(MintPress) – For a third straight year, Holocaust survivors protested the Allianz Golf Championship in Boca Raton Florida demanding the German insurance firm pay more than $2 billion owed to survivors of the Nazi Holocaust.
Allianz, like several other European companies, was supportive of the Nazi regime responsible for the death of more than 6 million European Jews and millions of other ethnic minorities.
The German government has upheld its agreement to pay more than $89 billion to the survivors of the Nazi Holocaust. For more than 60 years, Germany has paid annual compensation to those who were starved, imprisoned and tortured during WWII. Every year more victims are added to the list.
However, companies like Allianz have not been held fully accountable for their roles in aiding the Nazi regime. The financial services firm has acknowledged its connection to the German Third Reich but has paid only a fraction of the money it rightfully owes survivors.
Kurt Schmitt, director general of Allianz until 1933, was Hitler’s Reich Economics Minister from June 1933 until January 1935. Allianz even insured Auschwitz, a Nazi concentration camp where approximately 1.1 million innocent civilians were executed.

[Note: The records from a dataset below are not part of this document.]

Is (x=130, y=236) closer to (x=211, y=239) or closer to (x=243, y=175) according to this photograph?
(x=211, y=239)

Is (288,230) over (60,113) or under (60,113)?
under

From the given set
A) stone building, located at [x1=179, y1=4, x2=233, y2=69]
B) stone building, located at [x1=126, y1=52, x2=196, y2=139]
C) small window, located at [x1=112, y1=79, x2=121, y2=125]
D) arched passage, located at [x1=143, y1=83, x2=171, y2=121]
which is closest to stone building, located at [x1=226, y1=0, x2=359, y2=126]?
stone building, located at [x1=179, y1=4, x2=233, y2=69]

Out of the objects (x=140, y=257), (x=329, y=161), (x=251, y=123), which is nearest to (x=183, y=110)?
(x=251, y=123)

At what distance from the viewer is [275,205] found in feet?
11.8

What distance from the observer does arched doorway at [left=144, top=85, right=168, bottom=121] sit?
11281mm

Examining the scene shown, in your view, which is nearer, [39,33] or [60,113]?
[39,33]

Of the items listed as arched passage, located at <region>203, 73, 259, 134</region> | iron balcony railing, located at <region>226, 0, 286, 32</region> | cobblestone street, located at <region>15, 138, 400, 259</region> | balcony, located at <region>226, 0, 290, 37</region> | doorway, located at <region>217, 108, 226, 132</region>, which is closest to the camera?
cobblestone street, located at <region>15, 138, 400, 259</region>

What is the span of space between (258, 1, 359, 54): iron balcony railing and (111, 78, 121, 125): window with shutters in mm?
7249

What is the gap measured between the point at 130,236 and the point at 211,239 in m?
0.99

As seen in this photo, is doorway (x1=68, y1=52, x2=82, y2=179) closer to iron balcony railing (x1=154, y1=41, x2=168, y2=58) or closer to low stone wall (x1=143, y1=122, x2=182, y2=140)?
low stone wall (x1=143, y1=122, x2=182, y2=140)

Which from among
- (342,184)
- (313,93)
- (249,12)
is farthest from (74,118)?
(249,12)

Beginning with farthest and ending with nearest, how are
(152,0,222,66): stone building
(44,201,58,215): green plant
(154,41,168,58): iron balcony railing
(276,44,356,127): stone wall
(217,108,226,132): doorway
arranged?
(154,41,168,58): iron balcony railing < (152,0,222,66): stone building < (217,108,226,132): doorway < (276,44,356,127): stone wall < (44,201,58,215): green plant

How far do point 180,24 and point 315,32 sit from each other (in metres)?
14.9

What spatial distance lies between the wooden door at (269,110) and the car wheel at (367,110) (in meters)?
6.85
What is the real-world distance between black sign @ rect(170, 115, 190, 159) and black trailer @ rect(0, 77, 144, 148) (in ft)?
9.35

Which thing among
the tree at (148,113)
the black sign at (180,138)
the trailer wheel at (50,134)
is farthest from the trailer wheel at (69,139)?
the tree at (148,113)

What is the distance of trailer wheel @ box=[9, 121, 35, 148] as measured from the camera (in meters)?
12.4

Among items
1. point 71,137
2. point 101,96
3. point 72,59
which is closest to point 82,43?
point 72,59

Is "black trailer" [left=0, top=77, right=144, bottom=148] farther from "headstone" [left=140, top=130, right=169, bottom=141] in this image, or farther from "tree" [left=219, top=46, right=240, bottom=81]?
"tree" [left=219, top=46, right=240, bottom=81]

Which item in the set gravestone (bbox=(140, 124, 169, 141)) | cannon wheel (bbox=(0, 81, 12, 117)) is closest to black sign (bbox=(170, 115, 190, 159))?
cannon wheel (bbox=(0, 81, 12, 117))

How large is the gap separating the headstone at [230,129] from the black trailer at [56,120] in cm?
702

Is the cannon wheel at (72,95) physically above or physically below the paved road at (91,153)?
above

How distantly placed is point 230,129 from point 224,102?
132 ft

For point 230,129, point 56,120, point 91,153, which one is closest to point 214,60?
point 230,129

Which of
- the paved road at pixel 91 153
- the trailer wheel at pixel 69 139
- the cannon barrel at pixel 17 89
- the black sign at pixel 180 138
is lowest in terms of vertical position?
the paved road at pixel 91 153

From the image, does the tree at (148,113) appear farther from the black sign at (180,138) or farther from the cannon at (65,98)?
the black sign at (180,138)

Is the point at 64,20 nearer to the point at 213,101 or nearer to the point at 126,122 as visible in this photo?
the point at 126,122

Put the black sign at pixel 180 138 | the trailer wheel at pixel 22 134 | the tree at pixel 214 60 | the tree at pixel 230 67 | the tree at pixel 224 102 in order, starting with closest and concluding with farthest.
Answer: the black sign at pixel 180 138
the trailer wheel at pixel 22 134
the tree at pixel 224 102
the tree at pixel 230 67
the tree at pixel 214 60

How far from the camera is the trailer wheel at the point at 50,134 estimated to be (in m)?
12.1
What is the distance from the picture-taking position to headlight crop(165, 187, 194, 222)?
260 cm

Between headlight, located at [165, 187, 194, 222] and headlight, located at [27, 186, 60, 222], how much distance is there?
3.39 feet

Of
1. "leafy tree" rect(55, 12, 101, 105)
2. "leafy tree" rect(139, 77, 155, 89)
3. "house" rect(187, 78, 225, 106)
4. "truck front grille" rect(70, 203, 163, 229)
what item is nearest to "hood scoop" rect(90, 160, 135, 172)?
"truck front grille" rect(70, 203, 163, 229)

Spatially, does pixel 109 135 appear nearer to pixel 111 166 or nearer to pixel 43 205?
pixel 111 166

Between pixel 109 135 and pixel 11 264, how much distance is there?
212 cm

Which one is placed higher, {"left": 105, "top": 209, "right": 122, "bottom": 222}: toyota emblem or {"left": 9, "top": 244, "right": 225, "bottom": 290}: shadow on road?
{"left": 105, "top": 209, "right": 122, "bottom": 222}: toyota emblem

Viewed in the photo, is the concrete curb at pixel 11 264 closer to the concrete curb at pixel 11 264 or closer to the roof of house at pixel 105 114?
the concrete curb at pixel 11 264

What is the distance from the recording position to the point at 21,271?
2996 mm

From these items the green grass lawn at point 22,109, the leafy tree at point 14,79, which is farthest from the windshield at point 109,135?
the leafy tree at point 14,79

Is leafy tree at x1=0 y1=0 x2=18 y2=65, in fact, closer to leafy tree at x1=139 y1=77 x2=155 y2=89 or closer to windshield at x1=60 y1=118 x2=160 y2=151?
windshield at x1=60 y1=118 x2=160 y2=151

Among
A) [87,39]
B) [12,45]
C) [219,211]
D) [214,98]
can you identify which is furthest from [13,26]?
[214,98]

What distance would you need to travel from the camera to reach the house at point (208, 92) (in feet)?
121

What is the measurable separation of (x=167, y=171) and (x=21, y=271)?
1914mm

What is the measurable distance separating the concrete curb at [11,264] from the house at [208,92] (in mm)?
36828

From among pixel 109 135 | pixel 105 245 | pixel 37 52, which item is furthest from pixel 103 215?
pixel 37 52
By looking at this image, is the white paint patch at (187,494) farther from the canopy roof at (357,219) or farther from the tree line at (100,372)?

As part of the International Commission on Holocaust Era Insurance Claims, Allianz paid more than $306 million to 48,000 claimants by 2006. Survivors claim that the company still owes $2 billion more from insurance policies purchased by Eastern European Jews before the Holocaust.
“Not only haven’t I seen any money, this is already 70 years,” said David Schaecter. Like most survivors of the Holocaust, Schaecter is among a dwindling group of aged survivors. With each passing year, the window for finding compensation and a modicum justice narrows as survivors pass away.
Schaecter’s family was sent to the Auschwitz death camp when he was 11. His family had an Allianz insurance policy worth $1,500 in the 1930s.
The average age of Holocaust survivors is 79 and nearly a quarter of survivors are now 85 years or older. In the U.S. many elderly survivors live on a fixed income.
“A few thousand Holocaust survivors are in need. They have to live out their lives in misery,” said Jack Rubin,an 84 year old survivor from Boyton Beach. “We got a certain amount from the Claims Conference, but it’s not enough.”